By Eric D. Graham, BASN Staff Reporter
Updated: September 26, 2009

NORTH CAROLINA (BASN) — My high school football coach Billy Byrd always told me that if you make it to the end zone, act like you’ve been there before. There is no need to dance, prance, parade, or leap in the crowd just hand the ball to the referee and head back to the sidelines.

As a result, “Welcome to the Endzone”, a place where we question your belief, challenge your knowledge, and explore the game of sports from a different point of view. Welcome to Week Two of the NFL.

1. Shouldn’t the new Jay-Z song “Empire State Of Mind” featuring Alicia Keys be theme song for the New York Jets? Do your thang, Mark Sanchez.

2. Can you believe they beat the New England Patriots?

Yes, cause I HATE the Patriots (Bobbee Bee “THE HATER” speaking)

3. Can you believe the Pittsburgh Steelers can’t run the ball and have to throw the ball on third down and 2? Damn, they really miss Jerome Bettis.

4. Can you believe Jerry Jones spend $1 billion on a football Stadium during one of the worst economic recession in U.S. History? Only in Texas.

5. Can you believe that it’s called the Orange carpet instead of the Red carpet in Miami?

Hollywood meets South Beach.

6. Can you believe the Bears beat the Steelers (17-14) but both Brian Urlacher and Troy Polamalu didn’t play because they were injured? I demand a rematch and my money back.

7. Does 94 million dollars make you walk differently?

Yes. Ask Eli Manning.

8. Is the Dallas Cowboys wide receiver Roy Williams overrated, sorry, or both?

Let’s just say, he ain’t NO T.O.

9. Can you believe the San Francisco 49ers are (2-0) and in first place in NFC West?

I think, they are scared of Coach Mike Singletary. Remember to Keep your pants pulled up coach, you’re living in San Francisco.

10. Is Mark Sanchez of the Jets, the new face of the NFL?

Yes. Somebody tell CNN’s Lou Dobbs and Rush Limbaugh to close the borders, the Mexicans are taking over the NFL!!! (laugh)

11. With Donovan McNabb and Bryant Westbrook injured are the Philadelphia Eagles hopes of making the playoffs over? No. It’s Michael Vick to the rescue.

12. Can you believe Chad Ocho Cinco did the Lambeau Leap in Green Bay after scoring a touchdown? He will do anything to get attention.

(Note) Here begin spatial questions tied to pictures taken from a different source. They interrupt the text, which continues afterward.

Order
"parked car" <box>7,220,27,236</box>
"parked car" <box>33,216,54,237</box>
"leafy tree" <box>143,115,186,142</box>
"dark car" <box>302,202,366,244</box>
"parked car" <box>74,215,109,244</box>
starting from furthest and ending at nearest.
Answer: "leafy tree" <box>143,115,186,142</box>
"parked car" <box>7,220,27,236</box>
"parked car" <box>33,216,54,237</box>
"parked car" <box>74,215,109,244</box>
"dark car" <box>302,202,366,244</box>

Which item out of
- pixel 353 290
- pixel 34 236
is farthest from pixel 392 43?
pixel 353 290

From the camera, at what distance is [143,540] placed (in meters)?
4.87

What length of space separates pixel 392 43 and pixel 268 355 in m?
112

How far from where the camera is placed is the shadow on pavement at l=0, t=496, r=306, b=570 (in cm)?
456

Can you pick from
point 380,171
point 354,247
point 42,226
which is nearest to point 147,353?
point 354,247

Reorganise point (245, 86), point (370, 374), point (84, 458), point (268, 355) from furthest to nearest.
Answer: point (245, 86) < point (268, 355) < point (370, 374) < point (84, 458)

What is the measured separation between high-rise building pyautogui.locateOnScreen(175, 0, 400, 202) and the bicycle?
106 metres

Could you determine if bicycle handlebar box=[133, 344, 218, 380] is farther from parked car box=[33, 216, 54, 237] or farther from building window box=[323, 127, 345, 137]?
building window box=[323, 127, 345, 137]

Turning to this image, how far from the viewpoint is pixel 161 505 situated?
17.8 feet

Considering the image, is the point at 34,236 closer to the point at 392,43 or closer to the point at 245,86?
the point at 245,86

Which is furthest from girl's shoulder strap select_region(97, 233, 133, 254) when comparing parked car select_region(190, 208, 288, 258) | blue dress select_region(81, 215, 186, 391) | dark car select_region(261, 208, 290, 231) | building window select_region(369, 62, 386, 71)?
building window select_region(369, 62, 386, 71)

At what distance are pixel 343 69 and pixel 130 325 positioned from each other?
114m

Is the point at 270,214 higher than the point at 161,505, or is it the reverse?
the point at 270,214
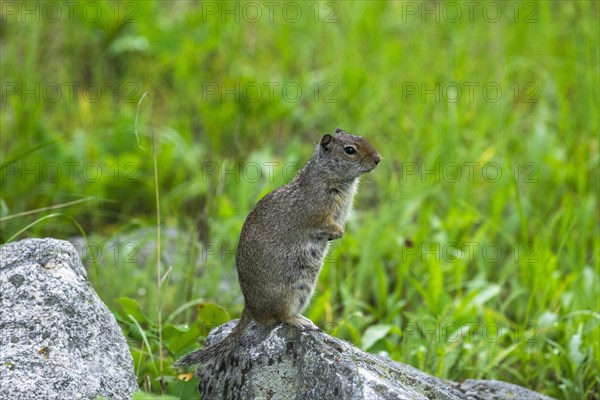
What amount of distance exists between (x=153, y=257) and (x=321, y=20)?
11.5 ft

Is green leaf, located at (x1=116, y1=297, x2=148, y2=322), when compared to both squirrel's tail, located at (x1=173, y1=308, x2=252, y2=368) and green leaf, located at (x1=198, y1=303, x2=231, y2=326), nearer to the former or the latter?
green leaf, located at (x1=198, y1=303, x2=231, y2=326)

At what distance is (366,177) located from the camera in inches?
236

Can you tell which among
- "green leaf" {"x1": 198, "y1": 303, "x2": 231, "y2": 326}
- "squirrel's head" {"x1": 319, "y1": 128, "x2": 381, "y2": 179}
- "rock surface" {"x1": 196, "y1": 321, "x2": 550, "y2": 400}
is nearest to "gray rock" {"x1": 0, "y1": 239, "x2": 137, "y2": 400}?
"rock surface" {"x1": 196, "y1": 321, "x2": 550, "y2": 400}

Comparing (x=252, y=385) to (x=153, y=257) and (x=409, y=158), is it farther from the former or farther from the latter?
(x=409, y=158)

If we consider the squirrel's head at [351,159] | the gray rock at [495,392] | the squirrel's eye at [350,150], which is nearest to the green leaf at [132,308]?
the squirrel's head at [351,159]

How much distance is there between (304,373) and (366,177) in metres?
3.00

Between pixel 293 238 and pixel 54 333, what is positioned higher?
pixel 293 238

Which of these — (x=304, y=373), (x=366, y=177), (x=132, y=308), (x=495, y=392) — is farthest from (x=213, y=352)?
(x=366, y=177)

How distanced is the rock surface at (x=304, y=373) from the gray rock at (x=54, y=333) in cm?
37

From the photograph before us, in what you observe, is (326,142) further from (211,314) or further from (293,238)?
(211,314)

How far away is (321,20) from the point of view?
24.9ft

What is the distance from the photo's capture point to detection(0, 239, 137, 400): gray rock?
298 cm

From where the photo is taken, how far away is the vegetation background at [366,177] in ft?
14.5

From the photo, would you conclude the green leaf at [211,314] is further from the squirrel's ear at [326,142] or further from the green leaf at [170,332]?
the squirrel's ear at [326,142]
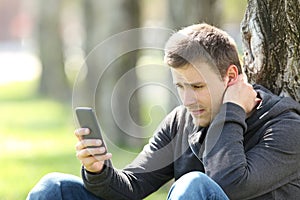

13. Can you believe the Redskins only scored nine points against the St. Louis Rams? Of course, isn’t their coach named Jim Zorn, the left-handed quarterback from the Seattle Seahawks.

14. Can you believe Arizona Cardinal quarterback Kurt Warner completed (24 of 26) against the Jacksonville Jaguars? Just think, he could have been a bag boy at the grocery store if somebody didn’t recognize his talent.